■ **Work instructions**
Locate "acts on a mass." in the data below, then output the line it is on and all following lines through the last, word for word. Skip any pictures.

[[ Exercise data open ]]

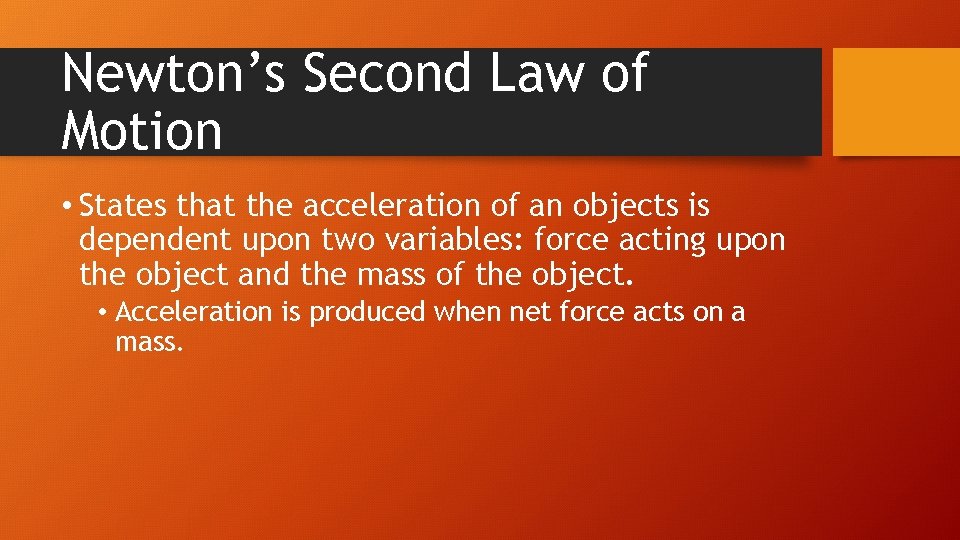 Newton’s Second Law of Motion

• States that the acceleration of an objects is dependent upon two variables: force acting upon the object and the mass of the object.

• Acceleration is produced when net force acts on a mass.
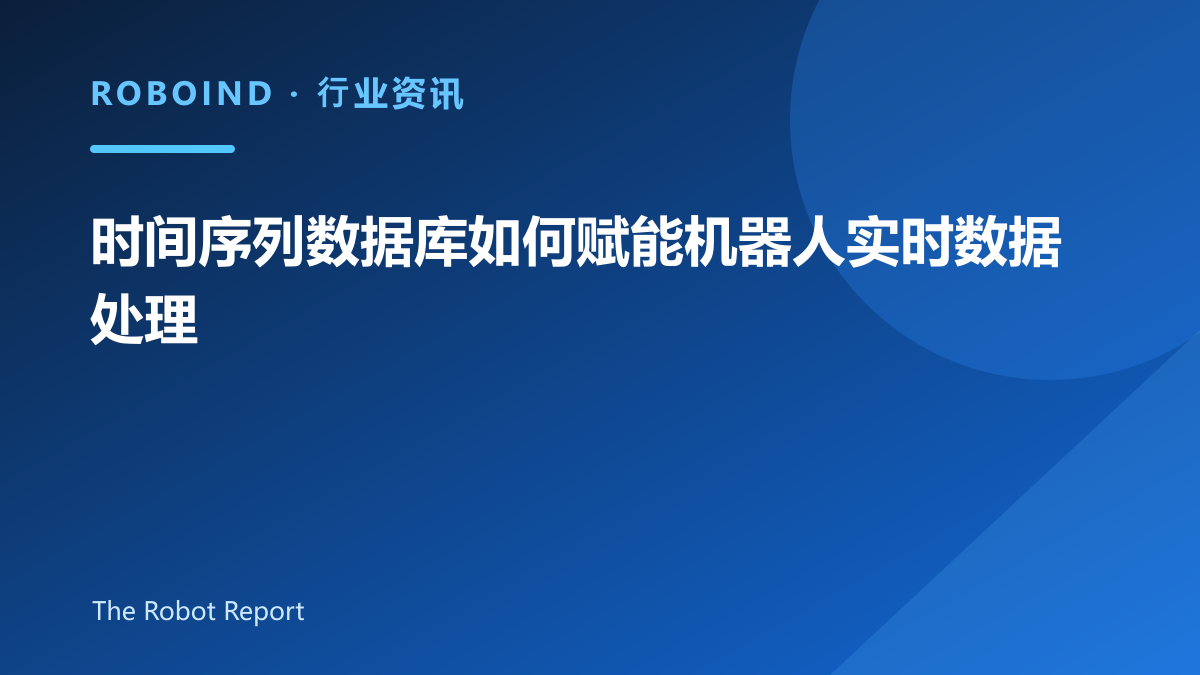 ROBOIND · 行业资讯

时间序列数据库如何赋能机器人实时数据处理

The Robot Report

[[ Exercise data closed ]]

■ **Reply**
• Acceleration is produced when net force acts on a mass.
 ROBOIND · 行业资讯

时间序列数据库如何赋能机器人实时数据处理

The Robot Report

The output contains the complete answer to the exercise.